### Directions
Would you set down the whole listing again exactly as it appears?

[Extracted records Boundary: Start]

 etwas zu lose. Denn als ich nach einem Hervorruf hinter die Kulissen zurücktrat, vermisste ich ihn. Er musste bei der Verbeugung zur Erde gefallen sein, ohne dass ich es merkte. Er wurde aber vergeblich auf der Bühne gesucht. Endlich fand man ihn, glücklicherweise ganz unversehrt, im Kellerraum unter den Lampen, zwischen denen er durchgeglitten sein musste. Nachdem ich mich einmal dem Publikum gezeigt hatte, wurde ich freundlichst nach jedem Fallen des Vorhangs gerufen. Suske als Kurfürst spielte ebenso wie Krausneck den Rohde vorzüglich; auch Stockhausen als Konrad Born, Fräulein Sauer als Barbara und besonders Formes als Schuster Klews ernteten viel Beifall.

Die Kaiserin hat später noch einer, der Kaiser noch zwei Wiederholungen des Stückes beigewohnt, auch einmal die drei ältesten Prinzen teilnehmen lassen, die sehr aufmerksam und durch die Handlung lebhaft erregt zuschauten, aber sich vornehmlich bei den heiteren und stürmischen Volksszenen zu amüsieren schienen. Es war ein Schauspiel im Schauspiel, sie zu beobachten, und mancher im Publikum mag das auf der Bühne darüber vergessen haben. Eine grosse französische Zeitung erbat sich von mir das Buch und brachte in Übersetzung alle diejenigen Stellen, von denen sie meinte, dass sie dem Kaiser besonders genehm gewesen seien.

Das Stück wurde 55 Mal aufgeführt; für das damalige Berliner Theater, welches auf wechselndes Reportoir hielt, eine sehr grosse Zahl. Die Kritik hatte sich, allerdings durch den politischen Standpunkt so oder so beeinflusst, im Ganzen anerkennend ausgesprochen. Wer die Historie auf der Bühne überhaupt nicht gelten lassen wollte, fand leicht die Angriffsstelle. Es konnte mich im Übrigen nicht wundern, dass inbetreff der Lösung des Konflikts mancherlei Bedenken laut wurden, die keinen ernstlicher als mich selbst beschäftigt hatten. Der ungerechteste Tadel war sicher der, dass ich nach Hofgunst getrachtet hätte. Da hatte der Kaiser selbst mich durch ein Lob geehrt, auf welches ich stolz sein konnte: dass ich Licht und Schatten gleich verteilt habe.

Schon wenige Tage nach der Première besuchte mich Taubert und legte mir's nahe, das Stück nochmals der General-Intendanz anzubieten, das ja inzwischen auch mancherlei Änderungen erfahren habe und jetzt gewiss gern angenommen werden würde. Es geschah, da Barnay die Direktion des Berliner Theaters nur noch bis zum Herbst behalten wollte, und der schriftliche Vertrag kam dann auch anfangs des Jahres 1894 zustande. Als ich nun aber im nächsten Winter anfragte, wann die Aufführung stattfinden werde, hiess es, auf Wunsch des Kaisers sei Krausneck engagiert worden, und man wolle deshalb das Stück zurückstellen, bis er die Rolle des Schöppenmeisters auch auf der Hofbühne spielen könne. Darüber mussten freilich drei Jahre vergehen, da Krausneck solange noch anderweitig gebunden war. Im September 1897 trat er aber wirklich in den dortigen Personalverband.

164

[Extracted records Boundary: End]

### Exercise output
 etwas zu lose. Denn als ich nach einem Hervorruf hinter die Kulissen zurücktrat, vermisste ich ihn. Er musste bei der Verbeugung zur Erde gefallen sein, ohne dass ich es merkte. Er wurde aber vergeblich auf der Bühne gesucht. Endlich fand man ihn, glücklicherweise ganz unversehrt, im Kellerraum unter den Lampen, zwischen denen er durchgeglitten sein musste. Nachdem ich mich einmal dem Publikum gezeigt hatte, wurde ich freundlichst nach jedem Fallen des Vorhangs gerufen. Suske als Kurfürst spielte ebenso wie Krausneck den Rohde vorzüglich; auch Stockhausen als Konrad Born, Fräulein Sauer als Barbara und besonders Formes als Schuster Klews ernteten viel Beifall.

Die Kaiserin hat später noch einer, der Kaiser noch zwei Wiederholungen des Stückes beigewohnt, auch einmal die drei ältesten Prinzen teilnehmen lassen, die sehr aufmerksam und durch die Handlung lebhaft erregt zuschauten, aber sich vornehmlich bei den heiteren und stürmischen Volksszenen zu amüsieren schienen. Es war ein Schauspiel im Schauspiel, sie zu beobachten, und mancher im Publikum mag das auf der Bühne darüber vergessen haben. Eine grosse französische Zeitung erbat sich von mir das Buch und brachte in Übersetzung alle diejenigen Stellen, von denen sie meinte, dass sie dem Kaiser besonders genehm gewesen seien.

Das Stück wurde 55 Mal aufgeführt; für das damalige Berliner Theater, welches auf wechselndes Reportoir hielt, eine sehr grosse Zahl. Die Kritik hatte sich, allerdings durch den politischen Standpunkt so oder so beeinflusst, im Ganzen anerkennend ausgesprochen. Wer die Historie auf der Bühne überhaupt nicht gelten lassen wollte, fand leicht die Angriffsstelle. Es konnte mich im Übrigen nicht wundern, dass inbetreff der Lösung des Konflikts mancherlei Bedenken laut wurden, die keinen ernstlicher als mich selbst beschäftigt hatten. Der ungerechteste Tadel war sicher der, dass ich nach Hofgunst getrachtet hätte. Da hatte der Kaiser selbst mich durch ein Lob geehrt, auf welches ich stolz sein konnte: dass ich Licht und Schatten gleich verteilt habe.

Schon wenige Tage nach der Première besuchte mich Taubert und legte mir's nahe, das Stück nochmals der General-Intendanz anzubieten, das ja inzwischen auch mancherlei Änderungen erfahren habe und jetzt gewiss gern angenommen werden würde. Es geschah, da Barnay die Direktion des Berliner Theaters nur noch bis zum Herbst behalten wollte, und der schriftliche Vertrag kam dann auch anfangs des Jahres 1894 zustande. Als ich nun aber im nächsten Winter anfragte, wann die Aufführung stattfinden werde, hiess es, auf Wunsch des Kaisers sei Krausneck engagiert worden, und man wolle deshalb das Stück zurückstellen, bis er die Rolle des Schöppenmeisters auch auf der Hofbühne spielen könne. Darüber mussten freilich drei Jahre vergehen, da Krausneck solange noch anderweitig gebunden war. Im September 1897 trat er aber wirklich in den dortigen Personalverband.

164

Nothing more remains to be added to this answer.